Text to read:
Repair Regulations Relief for Small Businesses

In Rev. Proc. 2015-20, the IRS substantially simplified the requirements for small businesses to adopt the tangible property regulations (the “repair regulations”) for 2014. The relief allows small businesses to change their accounting methods, to comply with the regulations, without having to apply Code Sec. 481 and without having to file Form 3115, Application for Change in Accounting Method.

The repair regulations are broad and comprehensive, applying to any business that uses tangible property. The regulations totally redo the rules for deducting and capitalizing expenses associated with fixed assets. IRS adopted final regulations in September 2013, effective for tax years beginning on or after January 1, 2014. Taxpayers also have the option of applying the final regulations in 2012 and/or 2013.

Change of accounting method

Taxpayers ordinarily have to file Form 3115 to request IRS consent to change a method of accounting. The IRS provided automatic consent for taxpayers to change their accounting methods to comply with the repair regulations, but this did not relieve taxpayers of the requirement to file Form 3115. Furthermore, taxpayers changing their accounting method must apply Code Sec. 481(a), which requires them to calculate an adjustment to their accounting treatment of the same items for prior years, as if the new method were used in the prior years.

Code Sec. 481 is designed to prevent any duplication of deductions or omission of income upon a change in accounting method.

Small businesses in particular had complained to the IRS about the burden of implementing the regulations with a full Code Sec. 481 adjustment. Taxpayers would be required to go back in time (as far back as their books allow) and redo their analysis of prior year tangible property costs.

Instruction 1:
Answer these from the text on repair regulations relief:
(a) In what month and year did the IRS adopt final regulations?
(b) What is Code Sec. 481 designed to prevent?
(c) What is the full title of Form 3115?
Instruction 2: List each distinct revenue procedure, form, and Code section designation cited in the text on repair regulations relief.

Data records:
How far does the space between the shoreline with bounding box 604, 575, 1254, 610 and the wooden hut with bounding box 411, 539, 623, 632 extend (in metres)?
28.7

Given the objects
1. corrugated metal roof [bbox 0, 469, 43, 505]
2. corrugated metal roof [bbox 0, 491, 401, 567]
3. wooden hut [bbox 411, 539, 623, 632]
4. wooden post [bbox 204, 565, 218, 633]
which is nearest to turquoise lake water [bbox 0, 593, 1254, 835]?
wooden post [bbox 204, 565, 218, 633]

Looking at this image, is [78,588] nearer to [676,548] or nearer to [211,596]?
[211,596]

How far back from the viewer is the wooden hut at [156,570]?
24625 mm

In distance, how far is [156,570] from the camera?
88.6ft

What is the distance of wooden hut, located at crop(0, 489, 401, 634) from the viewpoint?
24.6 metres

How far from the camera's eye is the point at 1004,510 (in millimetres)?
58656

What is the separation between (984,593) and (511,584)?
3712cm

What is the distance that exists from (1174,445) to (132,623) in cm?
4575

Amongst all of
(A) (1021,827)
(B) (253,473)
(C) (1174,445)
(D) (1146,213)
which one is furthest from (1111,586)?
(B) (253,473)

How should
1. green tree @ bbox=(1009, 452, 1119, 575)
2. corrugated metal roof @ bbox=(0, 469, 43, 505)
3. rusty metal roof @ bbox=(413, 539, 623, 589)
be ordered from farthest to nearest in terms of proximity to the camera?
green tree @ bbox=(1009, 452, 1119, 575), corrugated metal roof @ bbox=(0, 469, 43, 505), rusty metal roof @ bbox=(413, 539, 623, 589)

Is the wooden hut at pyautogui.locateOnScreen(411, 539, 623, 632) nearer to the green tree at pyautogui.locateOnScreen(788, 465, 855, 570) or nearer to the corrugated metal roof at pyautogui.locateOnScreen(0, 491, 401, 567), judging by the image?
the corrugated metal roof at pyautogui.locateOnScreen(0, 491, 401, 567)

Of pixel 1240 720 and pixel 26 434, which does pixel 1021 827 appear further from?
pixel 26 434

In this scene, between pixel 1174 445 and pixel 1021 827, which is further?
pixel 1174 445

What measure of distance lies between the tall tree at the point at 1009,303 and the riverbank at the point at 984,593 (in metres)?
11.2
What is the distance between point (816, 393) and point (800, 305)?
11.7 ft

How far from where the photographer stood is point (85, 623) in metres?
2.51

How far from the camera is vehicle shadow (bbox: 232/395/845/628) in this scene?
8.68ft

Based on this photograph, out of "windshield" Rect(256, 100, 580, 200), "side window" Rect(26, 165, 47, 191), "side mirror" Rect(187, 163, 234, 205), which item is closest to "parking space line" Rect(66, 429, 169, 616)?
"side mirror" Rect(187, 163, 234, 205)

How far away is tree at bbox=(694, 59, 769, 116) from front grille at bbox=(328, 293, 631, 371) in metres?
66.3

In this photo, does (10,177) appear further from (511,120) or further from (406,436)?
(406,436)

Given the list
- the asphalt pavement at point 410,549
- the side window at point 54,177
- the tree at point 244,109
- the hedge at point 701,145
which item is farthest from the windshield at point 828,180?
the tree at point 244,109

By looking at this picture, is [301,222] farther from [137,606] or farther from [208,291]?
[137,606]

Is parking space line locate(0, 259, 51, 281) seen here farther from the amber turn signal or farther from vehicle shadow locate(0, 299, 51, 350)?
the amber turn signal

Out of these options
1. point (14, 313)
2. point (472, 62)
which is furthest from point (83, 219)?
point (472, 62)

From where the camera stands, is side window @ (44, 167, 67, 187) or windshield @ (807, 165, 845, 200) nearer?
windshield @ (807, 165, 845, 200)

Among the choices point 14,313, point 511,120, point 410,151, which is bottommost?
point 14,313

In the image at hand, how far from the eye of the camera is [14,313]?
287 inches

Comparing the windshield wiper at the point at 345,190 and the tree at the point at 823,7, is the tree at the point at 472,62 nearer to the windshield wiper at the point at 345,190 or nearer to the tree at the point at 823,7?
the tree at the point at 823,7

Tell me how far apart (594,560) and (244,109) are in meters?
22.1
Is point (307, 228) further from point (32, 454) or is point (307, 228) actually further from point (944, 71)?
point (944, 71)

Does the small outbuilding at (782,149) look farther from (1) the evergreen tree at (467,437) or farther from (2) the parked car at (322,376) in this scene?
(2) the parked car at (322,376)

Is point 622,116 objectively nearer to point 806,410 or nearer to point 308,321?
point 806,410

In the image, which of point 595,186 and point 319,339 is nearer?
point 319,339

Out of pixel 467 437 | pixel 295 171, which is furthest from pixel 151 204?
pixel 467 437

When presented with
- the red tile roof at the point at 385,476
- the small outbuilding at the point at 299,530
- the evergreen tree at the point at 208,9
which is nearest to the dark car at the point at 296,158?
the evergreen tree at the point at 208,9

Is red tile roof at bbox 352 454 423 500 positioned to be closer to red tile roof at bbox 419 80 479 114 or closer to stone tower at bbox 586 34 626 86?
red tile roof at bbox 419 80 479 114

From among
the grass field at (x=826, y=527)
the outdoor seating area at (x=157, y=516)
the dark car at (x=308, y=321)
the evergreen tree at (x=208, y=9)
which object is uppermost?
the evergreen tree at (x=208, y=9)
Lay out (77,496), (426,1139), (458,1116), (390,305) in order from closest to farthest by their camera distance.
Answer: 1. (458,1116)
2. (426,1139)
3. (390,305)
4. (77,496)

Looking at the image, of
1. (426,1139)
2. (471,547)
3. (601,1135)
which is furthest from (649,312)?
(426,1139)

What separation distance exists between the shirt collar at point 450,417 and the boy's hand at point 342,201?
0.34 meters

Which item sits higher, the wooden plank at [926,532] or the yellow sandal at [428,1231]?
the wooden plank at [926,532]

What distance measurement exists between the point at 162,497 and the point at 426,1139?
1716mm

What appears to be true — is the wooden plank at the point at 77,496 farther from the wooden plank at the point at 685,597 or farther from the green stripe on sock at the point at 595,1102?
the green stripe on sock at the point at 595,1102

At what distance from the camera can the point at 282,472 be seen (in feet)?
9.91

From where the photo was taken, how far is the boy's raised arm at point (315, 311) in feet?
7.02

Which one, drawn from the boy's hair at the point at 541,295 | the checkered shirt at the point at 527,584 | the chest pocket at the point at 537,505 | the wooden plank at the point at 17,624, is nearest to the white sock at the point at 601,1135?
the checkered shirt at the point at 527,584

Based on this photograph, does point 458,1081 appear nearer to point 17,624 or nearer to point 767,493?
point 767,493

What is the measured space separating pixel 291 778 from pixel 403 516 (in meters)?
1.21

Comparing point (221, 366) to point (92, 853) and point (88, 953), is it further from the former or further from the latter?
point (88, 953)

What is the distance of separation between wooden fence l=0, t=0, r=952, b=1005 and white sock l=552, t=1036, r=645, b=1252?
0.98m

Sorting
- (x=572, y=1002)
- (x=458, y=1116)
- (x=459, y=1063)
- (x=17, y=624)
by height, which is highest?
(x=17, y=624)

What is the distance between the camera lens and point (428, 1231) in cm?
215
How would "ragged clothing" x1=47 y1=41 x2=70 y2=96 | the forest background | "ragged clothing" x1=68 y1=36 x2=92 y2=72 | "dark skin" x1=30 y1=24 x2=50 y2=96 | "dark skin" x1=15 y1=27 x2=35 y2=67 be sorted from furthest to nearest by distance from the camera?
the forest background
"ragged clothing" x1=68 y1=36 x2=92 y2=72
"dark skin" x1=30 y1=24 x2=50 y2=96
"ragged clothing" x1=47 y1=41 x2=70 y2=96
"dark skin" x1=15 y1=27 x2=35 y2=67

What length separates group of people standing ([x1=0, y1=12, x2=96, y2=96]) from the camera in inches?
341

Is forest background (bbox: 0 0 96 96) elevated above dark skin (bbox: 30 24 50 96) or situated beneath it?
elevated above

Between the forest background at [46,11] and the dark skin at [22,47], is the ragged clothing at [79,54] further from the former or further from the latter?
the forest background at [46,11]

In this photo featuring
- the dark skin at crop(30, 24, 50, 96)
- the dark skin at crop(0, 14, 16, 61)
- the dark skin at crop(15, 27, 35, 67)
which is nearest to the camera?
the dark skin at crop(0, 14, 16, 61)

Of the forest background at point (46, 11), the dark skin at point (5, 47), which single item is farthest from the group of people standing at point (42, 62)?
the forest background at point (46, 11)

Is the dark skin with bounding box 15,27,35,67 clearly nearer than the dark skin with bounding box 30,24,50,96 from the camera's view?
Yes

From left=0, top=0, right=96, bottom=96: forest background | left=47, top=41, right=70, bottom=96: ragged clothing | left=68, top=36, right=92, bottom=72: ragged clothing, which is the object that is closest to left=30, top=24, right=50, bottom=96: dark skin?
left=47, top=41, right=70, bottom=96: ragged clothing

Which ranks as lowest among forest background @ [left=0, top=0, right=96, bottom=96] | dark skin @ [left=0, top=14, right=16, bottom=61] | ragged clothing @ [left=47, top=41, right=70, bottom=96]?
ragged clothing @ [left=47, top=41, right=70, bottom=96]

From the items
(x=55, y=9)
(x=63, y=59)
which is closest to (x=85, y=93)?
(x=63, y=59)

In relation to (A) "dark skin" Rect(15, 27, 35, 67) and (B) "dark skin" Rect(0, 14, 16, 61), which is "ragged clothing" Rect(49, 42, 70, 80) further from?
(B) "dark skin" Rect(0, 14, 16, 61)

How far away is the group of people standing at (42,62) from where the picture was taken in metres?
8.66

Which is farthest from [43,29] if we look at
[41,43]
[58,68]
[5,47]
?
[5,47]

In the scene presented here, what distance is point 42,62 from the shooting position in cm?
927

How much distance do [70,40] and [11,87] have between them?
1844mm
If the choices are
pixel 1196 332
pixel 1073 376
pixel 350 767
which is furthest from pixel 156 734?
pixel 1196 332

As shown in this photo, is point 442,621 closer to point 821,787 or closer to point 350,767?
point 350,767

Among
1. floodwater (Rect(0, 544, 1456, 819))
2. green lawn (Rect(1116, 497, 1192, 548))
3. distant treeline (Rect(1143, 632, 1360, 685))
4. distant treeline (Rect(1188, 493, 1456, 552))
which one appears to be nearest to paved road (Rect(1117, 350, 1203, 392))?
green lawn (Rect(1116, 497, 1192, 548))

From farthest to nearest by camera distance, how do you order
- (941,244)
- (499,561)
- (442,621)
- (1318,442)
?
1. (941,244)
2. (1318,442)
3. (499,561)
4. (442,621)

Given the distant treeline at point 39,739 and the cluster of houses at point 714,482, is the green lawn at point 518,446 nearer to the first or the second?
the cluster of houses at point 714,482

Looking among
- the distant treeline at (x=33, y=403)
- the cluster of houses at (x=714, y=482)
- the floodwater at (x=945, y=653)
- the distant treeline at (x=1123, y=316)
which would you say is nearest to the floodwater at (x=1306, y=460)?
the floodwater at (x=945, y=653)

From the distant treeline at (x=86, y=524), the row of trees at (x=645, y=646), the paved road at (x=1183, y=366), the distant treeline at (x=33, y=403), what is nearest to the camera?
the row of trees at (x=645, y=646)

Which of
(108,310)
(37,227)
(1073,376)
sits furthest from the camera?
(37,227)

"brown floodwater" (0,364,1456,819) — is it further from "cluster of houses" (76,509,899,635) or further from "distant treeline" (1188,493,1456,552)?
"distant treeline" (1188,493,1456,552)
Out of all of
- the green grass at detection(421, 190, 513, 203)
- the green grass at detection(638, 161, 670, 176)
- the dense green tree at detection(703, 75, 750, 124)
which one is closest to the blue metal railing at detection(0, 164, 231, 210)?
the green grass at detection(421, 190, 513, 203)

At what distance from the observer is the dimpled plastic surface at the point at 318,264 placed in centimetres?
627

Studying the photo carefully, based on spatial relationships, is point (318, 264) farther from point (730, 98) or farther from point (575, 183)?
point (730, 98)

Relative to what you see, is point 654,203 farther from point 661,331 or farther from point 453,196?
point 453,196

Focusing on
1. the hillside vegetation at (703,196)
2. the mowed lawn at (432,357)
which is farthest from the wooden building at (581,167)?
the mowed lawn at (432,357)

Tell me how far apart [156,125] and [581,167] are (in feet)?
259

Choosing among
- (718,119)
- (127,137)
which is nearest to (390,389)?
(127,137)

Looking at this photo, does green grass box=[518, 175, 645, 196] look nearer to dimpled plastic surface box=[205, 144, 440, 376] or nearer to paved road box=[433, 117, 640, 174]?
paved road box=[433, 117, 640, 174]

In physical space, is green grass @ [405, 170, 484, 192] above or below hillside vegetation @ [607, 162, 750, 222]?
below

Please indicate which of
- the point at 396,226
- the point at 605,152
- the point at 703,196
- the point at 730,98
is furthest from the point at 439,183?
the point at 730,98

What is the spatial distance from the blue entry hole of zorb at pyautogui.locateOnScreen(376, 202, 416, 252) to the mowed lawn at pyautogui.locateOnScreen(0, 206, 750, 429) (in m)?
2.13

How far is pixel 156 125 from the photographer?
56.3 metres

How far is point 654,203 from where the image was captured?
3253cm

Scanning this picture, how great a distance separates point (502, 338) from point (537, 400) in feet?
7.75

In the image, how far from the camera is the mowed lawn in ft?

Exercise response 1:
(a) September 2013
(b) Any duplication of deductions or omission of income upon a change in accounting method
(c) Application for Change in Accounting Method

Exercise response 2:
Rev. Proc. 2015-20
Form 3115
Code Sec. 481
Code Sec. 481(a)